• _Work to be completed_: Extract every line of the data below that contains the word "floor". Treat uppercase and lowercase letters as different, so only lines with a case-sensitive match count.

Records from a spatial question set:
** START **

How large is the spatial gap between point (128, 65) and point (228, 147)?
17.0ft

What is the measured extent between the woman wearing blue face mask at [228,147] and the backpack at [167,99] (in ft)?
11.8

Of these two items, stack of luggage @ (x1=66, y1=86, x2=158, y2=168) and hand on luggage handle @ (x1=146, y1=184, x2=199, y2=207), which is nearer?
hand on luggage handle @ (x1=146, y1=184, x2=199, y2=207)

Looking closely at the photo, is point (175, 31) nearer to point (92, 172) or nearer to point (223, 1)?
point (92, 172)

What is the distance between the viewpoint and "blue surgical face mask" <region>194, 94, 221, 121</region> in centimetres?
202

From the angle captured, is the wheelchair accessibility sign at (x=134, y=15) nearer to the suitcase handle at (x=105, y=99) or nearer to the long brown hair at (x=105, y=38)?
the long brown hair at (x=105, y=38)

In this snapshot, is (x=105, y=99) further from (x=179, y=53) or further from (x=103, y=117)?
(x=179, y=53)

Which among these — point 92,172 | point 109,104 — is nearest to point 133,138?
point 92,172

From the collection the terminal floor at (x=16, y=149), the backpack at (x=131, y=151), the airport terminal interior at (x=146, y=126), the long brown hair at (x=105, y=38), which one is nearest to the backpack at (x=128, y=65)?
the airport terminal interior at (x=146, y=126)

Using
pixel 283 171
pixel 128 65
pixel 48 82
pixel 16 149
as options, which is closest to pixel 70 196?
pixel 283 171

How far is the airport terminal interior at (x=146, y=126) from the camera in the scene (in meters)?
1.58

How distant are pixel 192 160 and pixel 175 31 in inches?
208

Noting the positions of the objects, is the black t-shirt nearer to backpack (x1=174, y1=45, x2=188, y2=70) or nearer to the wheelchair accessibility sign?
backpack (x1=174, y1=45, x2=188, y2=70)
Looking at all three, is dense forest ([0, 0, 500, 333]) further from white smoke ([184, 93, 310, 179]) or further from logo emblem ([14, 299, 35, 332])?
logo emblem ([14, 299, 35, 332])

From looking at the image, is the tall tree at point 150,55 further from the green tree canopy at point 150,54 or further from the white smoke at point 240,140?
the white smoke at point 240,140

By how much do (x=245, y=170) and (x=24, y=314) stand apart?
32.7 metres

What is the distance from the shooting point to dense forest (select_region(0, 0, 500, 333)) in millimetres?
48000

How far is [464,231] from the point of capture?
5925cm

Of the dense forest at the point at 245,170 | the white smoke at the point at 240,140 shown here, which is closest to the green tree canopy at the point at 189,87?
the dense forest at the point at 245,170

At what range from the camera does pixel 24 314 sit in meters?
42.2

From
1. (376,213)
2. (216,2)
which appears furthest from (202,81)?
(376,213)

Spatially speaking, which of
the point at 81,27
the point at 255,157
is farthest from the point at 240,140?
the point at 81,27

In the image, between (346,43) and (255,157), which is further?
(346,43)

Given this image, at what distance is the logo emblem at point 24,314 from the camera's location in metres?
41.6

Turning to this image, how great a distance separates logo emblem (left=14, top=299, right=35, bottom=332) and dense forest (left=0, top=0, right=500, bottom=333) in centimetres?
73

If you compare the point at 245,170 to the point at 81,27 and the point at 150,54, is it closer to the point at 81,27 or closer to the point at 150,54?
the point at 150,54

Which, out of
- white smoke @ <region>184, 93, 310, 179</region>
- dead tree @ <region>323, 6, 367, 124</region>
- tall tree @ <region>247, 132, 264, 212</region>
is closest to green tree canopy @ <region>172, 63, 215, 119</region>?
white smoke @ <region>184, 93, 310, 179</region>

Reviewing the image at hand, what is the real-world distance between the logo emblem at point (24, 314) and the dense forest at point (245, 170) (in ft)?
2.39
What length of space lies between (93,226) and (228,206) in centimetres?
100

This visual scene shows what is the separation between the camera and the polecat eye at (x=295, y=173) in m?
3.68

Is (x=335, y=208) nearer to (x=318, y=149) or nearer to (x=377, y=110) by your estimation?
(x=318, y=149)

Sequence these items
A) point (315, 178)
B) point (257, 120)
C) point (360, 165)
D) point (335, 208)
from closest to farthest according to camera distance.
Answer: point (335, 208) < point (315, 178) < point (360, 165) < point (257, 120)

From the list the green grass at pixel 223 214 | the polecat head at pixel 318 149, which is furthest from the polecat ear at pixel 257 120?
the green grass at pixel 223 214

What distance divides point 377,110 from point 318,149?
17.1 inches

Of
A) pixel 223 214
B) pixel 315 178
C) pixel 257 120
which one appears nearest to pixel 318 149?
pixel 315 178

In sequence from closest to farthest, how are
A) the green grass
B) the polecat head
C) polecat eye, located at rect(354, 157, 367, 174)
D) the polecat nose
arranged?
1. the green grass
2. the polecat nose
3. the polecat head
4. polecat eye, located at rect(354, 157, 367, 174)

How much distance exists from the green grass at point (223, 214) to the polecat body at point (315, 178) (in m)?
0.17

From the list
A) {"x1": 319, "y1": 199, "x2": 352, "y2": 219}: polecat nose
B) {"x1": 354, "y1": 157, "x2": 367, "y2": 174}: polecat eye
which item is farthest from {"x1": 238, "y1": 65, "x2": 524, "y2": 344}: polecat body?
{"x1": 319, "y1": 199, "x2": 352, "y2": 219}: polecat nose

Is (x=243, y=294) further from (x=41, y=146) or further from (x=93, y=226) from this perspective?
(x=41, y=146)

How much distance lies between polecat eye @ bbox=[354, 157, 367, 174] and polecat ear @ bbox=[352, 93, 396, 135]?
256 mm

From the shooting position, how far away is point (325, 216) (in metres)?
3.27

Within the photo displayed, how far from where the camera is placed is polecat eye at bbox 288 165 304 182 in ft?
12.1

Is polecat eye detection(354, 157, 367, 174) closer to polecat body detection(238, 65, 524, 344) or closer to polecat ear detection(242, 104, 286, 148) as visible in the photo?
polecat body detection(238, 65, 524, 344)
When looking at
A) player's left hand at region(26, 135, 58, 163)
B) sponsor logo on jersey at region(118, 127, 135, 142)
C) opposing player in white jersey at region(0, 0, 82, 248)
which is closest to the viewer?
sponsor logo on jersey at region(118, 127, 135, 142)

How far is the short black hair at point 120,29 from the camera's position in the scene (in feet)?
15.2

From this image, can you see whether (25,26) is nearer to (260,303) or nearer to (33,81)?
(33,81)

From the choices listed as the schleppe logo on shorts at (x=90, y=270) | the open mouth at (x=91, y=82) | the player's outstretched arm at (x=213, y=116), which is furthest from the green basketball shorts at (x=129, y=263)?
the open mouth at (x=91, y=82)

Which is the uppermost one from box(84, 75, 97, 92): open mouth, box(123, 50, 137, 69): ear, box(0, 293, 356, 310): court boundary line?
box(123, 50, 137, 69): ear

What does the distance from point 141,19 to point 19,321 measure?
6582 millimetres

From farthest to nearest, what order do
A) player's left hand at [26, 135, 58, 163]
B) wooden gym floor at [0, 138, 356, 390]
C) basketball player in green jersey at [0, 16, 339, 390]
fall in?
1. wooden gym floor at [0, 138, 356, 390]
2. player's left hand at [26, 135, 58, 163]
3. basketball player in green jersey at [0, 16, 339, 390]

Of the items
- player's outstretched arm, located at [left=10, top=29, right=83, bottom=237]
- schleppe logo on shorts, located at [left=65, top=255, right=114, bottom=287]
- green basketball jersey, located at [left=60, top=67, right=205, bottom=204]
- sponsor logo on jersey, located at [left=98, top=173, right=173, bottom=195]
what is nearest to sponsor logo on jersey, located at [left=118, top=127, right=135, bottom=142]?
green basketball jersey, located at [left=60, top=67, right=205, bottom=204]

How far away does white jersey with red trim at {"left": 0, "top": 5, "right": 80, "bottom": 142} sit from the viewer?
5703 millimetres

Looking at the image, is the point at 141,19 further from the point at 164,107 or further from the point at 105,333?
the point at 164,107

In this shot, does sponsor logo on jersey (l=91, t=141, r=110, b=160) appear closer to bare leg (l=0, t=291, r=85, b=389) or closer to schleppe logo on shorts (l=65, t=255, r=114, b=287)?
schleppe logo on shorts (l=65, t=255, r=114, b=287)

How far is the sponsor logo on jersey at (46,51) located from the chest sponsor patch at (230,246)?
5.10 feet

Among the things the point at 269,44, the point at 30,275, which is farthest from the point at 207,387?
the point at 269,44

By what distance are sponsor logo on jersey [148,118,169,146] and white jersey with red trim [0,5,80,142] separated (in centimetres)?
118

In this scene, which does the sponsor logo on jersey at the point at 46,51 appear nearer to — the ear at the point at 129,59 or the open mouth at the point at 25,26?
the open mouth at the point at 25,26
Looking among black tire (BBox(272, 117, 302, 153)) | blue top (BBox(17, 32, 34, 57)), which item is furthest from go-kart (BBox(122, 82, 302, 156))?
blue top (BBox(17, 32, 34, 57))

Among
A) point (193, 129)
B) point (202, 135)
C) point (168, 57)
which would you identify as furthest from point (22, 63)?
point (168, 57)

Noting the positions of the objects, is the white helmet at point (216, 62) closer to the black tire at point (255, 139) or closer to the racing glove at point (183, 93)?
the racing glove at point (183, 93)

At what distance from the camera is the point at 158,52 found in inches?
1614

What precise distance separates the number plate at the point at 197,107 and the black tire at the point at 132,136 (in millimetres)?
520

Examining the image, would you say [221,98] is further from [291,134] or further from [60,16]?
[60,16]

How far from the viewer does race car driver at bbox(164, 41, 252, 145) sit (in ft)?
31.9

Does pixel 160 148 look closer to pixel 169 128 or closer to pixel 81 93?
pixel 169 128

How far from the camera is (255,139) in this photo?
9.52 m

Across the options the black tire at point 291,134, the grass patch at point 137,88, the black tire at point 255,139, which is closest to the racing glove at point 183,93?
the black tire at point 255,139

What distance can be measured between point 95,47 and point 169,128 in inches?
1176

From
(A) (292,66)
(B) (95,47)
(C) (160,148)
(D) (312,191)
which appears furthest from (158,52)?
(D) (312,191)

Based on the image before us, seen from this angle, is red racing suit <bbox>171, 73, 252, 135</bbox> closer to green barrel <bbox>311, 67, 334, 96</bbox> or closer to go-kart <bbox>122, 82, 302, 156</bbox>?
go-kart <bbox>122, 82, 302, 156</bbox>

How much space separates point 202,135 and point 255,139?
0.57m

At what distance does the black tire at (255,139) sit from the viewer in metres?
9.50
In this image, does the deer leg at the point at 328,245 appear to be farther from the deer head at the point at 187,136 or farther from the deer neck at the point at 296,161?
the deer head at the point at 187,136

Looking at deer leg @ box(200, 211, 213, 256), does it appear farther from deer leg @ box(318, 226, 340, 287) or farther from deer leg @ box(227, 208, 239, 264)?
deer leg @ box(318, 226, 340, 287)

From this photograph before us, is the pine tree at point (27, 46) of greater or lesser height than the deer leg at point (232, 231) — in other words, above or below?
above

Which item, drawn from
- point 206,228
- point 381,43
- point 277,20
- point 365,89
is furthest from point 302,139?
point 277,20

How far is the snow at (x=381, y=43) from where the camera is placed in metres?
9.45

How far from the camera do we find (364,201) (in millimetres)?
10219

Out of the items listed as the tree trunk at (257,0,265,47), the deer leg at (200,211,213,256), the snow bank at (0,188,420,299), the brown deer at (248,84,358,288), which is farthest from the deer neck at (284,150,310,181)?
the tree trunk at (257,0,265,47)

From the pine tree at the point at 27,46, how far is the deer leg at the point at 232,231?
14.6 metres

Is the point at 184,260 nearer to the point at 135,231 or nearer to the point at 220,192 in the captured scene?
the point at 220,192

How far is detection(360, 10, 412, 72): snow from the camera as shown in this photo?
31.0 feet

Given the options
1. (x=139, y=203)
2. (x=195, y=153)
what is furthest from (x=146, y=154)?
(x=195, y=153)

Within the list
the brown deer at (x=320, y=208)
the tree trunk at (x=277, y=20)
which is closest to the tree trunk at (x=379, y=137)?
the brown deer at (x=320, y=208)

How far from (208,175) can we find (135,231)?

** END **

• _Exercise answer_:
From the collection the terminal floor at (x=16, y=149), the backpack at (x=131, y=151), the airport terminal interior at (x=146, y=126), the long brown hair at (x=105, y=38), which one is nearest to the backpack at (x=128, y=65)?
B) wooden gym floor at [0, 138, 356, 390]
1. wooden gym floor at [0, 138, 356, 390]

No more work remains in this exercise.